# Netzwerkfestplatte von außen ansteuern



## Jan-Frederik Stieler (14. November 2008)

Hallo,
ich  hab grad gelesen das Lacie so eine Festplatte anbietet mit der man auch über das Internet von außen drauf zugreifen kann.
http://www.lacie.com/de/products/product.htm?pid=11136
Das passiert über die Software HipServ.

Jetzthabe ich aber schon eine Netzwerkfestplatte. Kann ich diese den nicht auch irgendwie so umrüsten das das Funktioniert? Also auch so schön kompfortabel mit einem Webinterface.
Ein Vorteil ist vielleicht schonmal das das Netzwerk schon über eine feste IP von Dyndns.org verfügt.

Gruß


----------



## SonMarcel (14. November 2008)

Hi,

mir fällt spontan dazu ein selbst aufgesetzter FTP Server ein. Wenn du eine dynamische IP festgelegt hast, muss der jeweilige Rechner nur an sein und der Server ebenfalls gestartet sein. Bei FTP Servern kann man bekanntlich Benutzer einrichten, oder ihn einfach Public machen.

Dies geht z.B. über das kostenlose Programm Filezilla Server

Kommt das an deine Vorstellungen heran? Wäre auf jeden Fall in der Anschaffung viel günstiger (mal von den Stromkosten abgesehen, den der jeweilige Host Rechner verbrauchen würde, da dieser dann immer an sein müsste)

Marcel


----------



## Jan-Frederik Stieler (14. November 2008)

Hi,
ja und nein. Im Grunde würde das ja schon reichen, zumindestens für meine Ansprüche.
Aber es geht eigentlichum  das Netzwerk von meinemVater. Es wäre halt für Ihn super wenn er eben möglichst unkompliziert von z.B. Spanien aus auf  seine Festplatte zugreifen könnte.
Das heißt alsod as beste wäre wenn er einfach mittelsdemBrowser auf ein Webinterface zugreifen könntewelches einfach seine Daten darstellt. Dasist bei Lacie echt einfach gehalten.
Ein FTP-Programm wie Filezilla hat schon wieder echt viele Unsicherheitsfaktoren bzw. eine Komplexität.

• **Aufgaben**:
1) Nenne das kostenlose Programm, das SonMarcel in der Diskussion über die Netzwerkfestplatte für einen eigenen FTP-Server vorschlägt.
2) Prüfe, ob die folgenden Aussagen mit der Diskussion über die Netzwerkfestplatte übereinstimmen, und belege jede Antwort mit einem wörtlichen Zitat. (a) Bei der Festplatte von Lacie erfolgt der Zugriff über die Software HipServ. (b) Das Netzwerk hat noch keine feste IP. (c) Bei der FTP-Lösung müsste der Host-Rechner ständig eingeschaltet sein.
3) Schreibe die Diskussion über die Netzwerkfestplatte im Anschluss an ihren letzten Satz weiter.
Das anschließende Material steht in keinem Zusammenhang mit der Diskussion über die Netzwerkfestplatte.

• **Bereitgestellte Angaben**:
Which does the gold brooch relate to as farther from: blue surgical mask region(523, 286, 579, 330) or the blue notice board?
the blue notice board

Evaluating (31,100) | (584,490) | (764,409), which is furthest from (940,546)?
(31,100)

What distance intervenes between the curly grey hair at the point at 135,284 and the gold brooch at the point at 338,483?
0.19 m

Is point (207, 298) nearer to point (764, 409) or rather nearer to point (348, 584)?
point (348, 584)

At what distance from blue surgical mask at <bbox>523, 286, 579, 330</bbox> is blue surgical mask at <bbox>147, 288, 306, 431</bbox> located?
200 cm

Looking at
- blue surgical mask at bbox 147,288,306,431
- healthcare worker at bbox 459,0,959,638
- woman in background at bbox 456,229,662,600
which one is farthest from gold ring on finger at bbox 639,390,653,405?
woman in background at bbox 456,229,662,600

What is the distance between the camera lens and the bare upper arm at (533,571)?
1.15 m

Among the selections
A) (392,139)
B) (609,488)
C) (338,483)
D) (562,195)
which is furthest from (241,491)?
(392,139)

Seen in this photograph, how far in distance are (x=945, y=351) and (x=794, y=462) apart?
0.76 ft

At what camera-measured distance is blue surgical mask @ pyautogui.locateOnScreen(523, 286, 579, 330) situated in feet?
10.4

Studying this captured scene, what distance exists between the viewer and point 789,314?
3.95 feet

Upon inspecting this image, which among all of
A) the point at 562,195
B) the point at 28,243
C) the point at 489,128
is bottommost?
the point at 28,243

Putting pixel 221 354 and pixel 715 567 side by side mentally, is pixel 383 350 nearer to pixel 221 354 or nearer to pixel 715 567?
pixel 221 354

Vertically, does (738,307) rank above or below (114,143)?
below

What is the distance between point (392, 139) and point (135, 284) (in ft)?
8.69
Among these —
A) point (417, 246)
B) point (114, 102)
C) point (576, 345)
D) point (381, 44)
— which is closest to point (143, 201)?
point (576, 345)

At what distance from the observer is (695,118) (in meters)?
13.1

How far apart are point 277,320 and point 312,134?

• **Die Antworten**:
1) Filezilla Server

2)
(a) Ja: „Das passiert über die Software HipServ.“
(b) Nein: „das Netzwerk schon über eine feste IP von Dyndns.org verfügt“
(c) Ja: „da dieser dann immer an sein müsste“

3)
Ich will halt vermeiden das er sichnur wegen dieser "Spielerei", aber sinnvoll ist sie trotzdem , sich die neue Plattevon lacie kauft obwohl er sich erst eine gekauft hat.

Gruß


----------



## SonMarcel (14. November 2008)

Theoretisch sollte es möglich sein, diesen Server so zu erweitern, dass man eine HTML Seite integrieren kann. So hätte dein Vater auch eine einfach zu bedienende Oberfläche. 

Einfach, praktisch, günstig


----------



## Jan-Frederik Stieler (14. November 2008)

Hi,
aber da müßte da dann doch schon ein  Apache oder so laufen? Mit Fillezilla wird das wohl nicht funktionieren.
Die nächste Frage wäre dann noch wie ich den den Serverdannzumaufen bekomme den die Netzwerkfestplatte hat dochkein Betriebssystem aufdem der Server dann läuft. Oder mache ich da einen Gedankenfehler?


----------



## SonMarcel (14. November 2008)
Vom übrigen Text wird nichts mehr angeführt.